*** Opening RECORDS FOR PROCESSING ***

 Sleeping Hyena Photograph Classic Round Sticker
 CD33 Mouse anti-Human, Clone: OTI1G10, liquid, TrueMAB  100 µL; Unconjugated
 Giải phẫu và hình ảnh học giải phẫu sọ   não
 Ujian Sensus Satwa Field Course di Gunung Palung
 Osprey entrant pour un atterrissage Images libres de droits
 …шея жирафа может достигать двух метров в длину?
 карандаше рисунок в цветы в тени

*** Closing RECORDS FOR PROCESSING ***
*** Opening RECORDS FOR PROCESSING ***

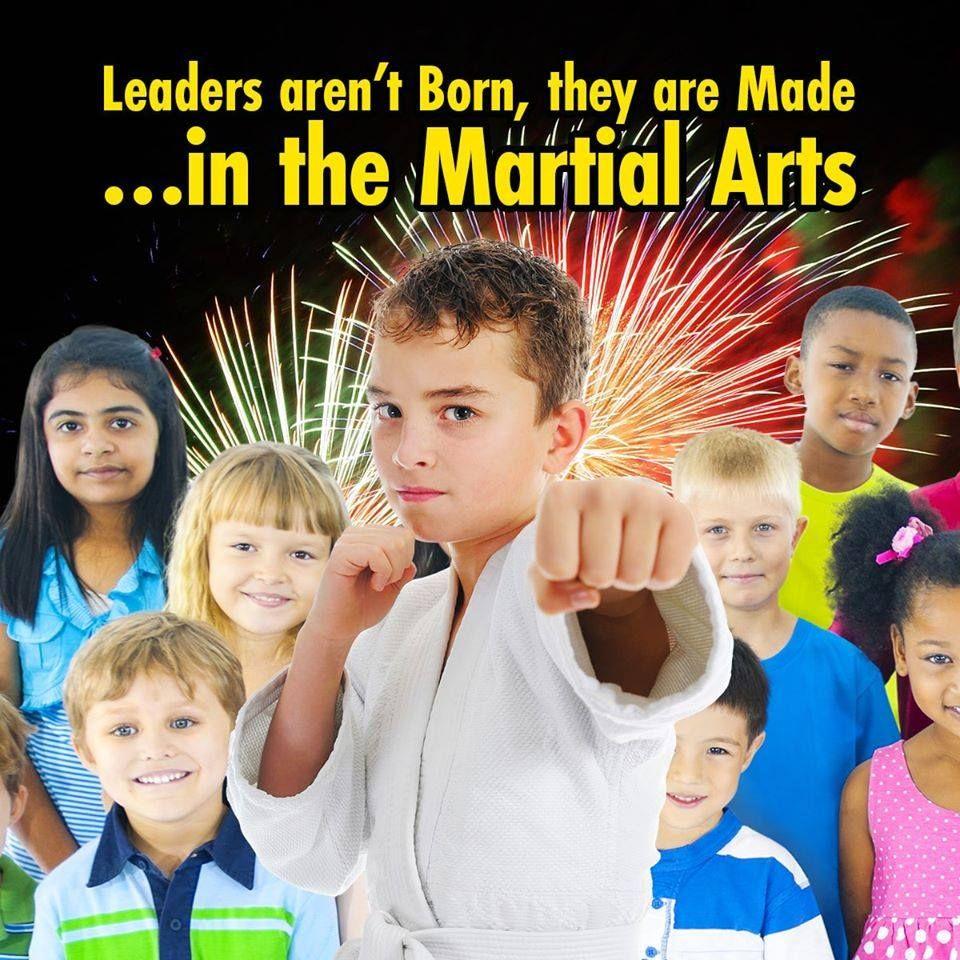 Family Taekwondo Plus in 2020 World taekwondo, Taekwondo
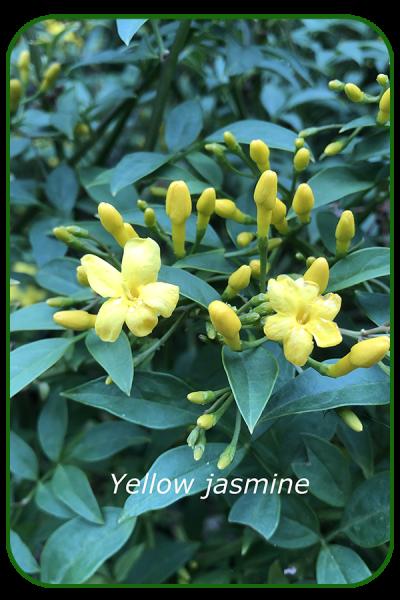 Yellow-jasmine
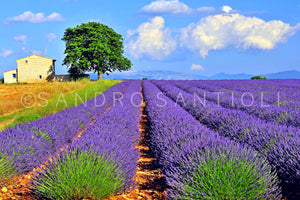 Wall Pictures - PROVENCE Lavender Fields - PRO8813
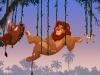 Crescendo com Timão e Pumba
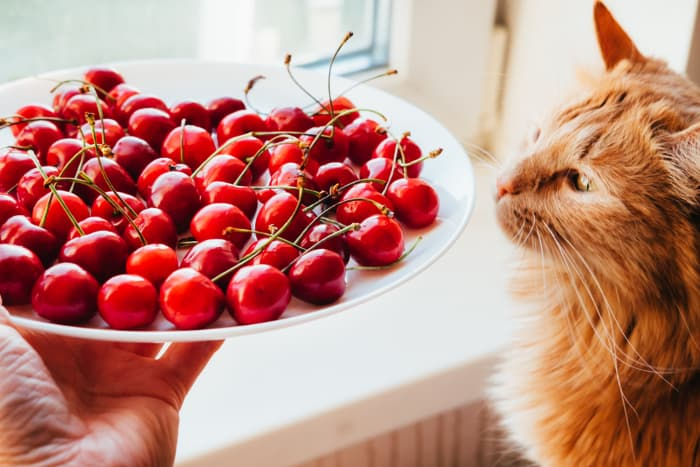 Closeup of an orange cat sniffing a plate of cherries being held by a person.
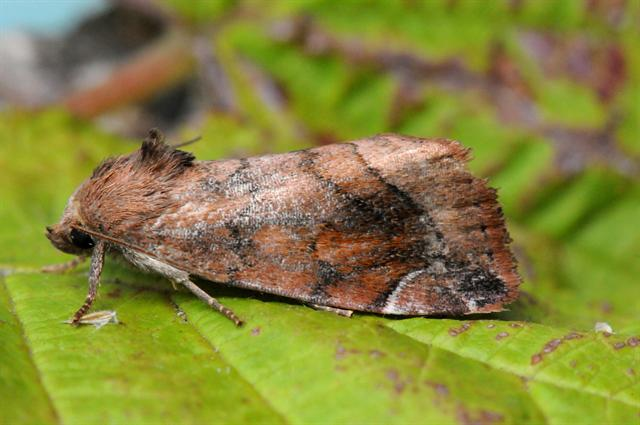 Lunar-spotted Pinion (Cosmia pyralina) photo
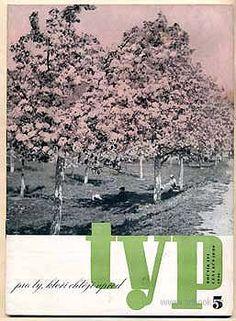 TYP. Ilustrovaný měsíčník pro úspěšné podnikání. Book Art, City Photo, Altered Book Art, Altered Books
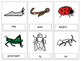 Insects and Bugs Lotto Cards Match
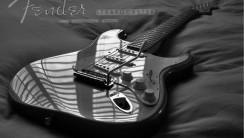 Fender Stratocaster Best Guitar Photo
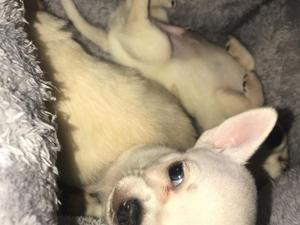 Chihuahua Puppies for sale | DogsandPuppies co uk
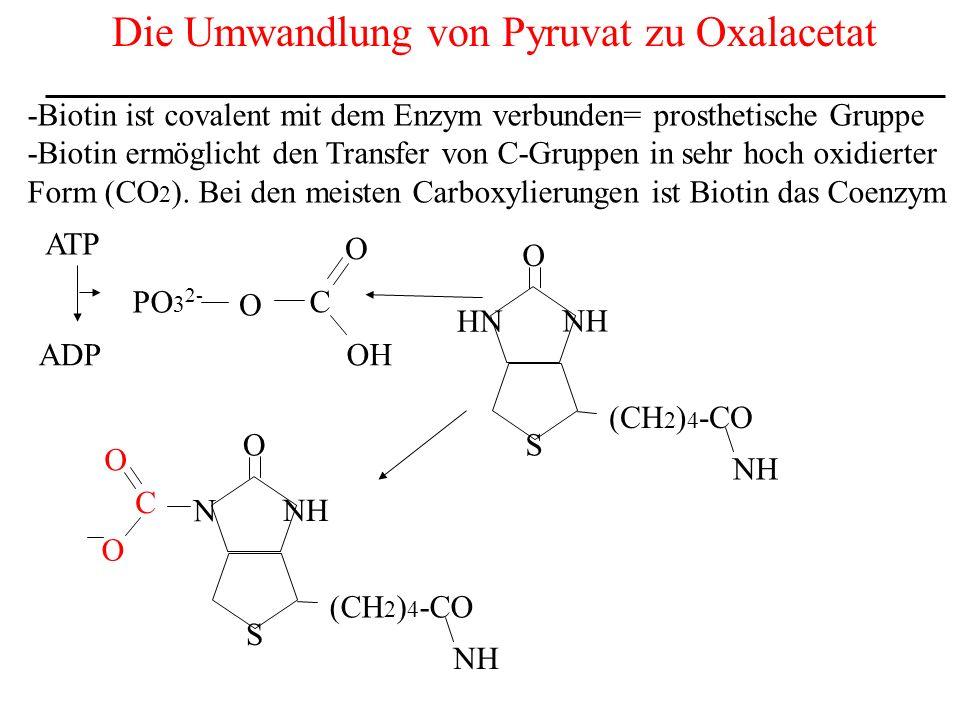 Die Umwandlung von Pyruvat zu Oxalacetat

*** Closing RECORDS FOR PROCESSING ***

WORK INSTRUCTION: What you give back must be the stretch above, starting at the line with "Sleeping Hyena Photograph" and ending at the line with "карандаше рисунок в цветы в тени", copied exactly.

TASK OUTPUT:
 Sleeping Hyena Photograph Classic Round Sticker
 CD33 Mouse anti-Human, Clone: OTI1G10, liquid, TrueMAB  100 µL; Unconjugated
 Giải phẫu và hình ảnh học giải phẫu sọ   não
 Ujian Sensus Satwa Field Course di Gunung Palung
 Osprey entrant pour un atterrissage Images libres de droits
 …шея жирафа может достигать двух метров в длину?
 карандаше рисунок в цветы в тени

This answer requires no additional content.